3. In the U.S., a child born outside of marriage can only be granted citizenship in certain cases relating to the father.

For example, when "a blood relationship between the person and the father is established by clear and convincing evidence" or "the father (unless dead) agreed, in writing, to provide financially for the person until they reach age of eighteen. Somehow, I doubt that millennials, for whom out-of-wedlock births are the norm, know that this might be the case where they live.

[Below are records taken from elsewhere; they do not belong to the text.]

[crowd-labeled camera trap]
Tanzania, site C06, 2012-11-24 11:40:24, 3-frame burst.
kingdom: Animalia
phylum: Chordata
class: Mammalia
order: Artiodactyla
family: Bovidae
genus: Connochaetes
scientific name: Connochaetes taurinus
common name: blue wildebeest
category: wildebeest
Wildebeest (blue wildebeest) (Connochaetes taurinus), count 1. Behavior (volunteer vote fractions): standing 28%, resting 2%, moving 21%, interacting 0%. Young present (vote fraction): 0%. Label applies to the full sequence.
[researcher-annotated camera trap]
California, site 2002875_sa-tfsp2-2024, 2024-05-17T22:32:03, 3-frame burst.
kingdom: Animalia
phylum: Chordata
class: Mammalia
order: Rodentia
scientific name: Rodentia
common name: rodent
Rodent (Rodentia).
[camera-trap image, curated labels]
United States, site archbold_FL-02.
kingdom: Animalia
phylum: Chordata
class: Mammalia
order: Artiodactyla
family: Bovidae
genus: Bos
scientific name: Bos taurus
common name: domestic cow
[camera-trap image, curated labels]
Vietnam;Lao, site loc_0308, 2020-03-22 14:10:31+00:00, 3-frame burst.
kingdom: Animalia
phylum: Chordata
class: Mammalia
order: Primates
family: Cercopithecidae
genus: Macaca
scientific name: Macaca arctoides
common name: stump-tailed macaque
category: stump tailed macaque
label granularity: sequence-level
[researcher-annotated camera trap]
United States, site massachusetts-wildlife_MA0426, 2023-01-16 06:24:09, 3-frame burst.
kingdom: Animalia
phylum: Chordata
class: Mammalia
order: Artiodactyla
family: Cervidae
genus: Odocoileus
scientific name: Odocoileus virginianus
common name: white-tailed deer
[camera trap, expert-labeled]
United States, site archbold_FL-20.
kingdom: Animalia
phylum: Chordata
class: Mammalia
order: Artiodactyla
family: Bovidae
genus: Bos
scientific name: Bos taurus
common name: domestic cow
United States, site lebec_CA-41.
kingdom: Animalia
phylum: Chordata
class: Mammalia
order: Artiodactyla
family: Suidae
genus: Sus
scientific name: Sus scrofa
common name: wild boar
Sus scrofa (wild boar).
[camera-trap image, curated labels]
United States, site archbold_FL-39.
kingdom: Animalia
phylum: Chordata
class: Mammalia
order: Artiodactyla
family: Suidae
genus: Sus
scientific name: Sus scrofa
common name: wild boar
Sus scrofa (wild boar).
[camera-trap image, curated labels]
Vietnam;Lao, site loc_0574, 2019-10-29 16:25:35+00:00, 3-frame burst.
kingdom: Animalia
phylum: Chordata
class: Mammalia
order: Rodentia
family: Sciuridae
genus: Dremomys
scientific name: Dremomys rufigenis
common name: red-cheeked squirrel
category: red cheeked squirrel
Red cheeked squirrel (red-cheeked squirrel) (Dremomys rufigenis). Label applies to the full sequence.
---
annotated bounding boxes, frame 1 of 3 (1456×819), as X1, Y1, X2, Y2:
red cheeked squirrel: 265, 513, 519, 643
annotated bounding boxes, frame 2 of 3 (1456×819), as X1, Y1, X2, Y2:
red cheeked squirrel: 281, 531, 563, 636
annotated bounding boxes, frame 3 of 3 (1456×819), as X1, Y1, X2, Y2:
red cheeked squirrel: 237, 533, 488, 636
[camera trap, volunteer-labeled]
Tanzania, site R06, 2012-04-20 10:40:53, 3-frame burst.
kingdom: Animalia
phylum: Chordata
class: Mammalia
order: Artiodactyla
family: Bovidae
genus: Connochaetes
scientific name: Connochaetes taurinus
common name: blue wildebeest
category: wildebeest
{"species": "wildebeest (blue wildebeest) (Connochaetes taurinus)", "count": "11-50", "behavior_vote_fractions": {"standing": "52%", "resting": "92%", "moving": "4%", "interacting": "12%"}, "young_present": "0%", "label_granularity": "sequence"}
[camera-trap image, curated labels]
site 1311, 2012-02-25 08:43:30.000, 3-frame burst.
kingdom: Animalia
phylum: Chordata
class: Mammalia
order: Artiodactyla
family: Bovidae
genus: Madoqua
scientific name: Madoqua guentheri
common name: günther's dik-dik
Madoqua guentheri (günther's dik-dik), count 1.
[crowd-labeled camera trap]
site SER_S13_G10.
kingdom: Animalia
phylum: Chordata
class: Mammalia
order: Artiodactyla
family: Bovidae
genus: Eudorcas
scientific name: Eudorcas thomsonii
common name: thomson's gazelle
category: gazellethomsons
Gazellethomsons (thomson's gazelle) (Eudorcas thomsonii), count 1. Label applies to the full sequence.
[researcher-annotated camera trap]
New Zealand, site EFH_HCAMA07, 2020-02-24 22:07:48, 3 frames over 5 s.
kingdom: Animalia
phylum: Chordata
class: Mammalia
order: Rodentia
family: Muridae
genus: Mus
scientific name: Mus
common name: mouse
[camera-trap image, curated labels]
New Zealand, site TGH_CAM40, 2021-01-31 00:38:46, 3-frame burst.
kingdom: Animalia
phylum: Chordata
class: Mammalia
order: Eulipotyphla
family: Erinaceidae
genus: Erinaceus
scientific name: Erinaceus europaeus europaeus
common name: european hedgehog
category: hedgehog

While not entirely untrue is HELLA fucking misleading.

What they're talking about is the process to get a Consular Report of Birth Abroad (CRBA) for the child of a U.S. Citizen who is not born on U.S. Soil. There are a mess of requirements to do this for both men AND women (women generally have to have one year of uninterrupted presence in the U.S. at some time in their lives, men generally have to have 5 years total presence, 2 after the age of 14. Rules are different for two U.S. Citizens married to one another). YES, there is a requirement that a father outside of wedlock take financial responsibility for the child but a) you have to apply to get a CRBA documented anyway, and b) there's a handy little place for him to sign on the fucking form that he'll take responsibility, so it's not like it's news. The dad is generally documented on the birth certificate (and sometimes through DNA) by that point anyway, so it's not the first moment of legal responsibility.

I don't know that I'd even consider it particularly sexist as much as an attempt to grapple with the different biological relationship men and women have with their biological children. On one hand, we grant citizenship based on parental relationship that may be purely biological -- on the other hand, we don't want to allow those purely biological fathers to dump the responsibility for paying for all their children entirely on to the government.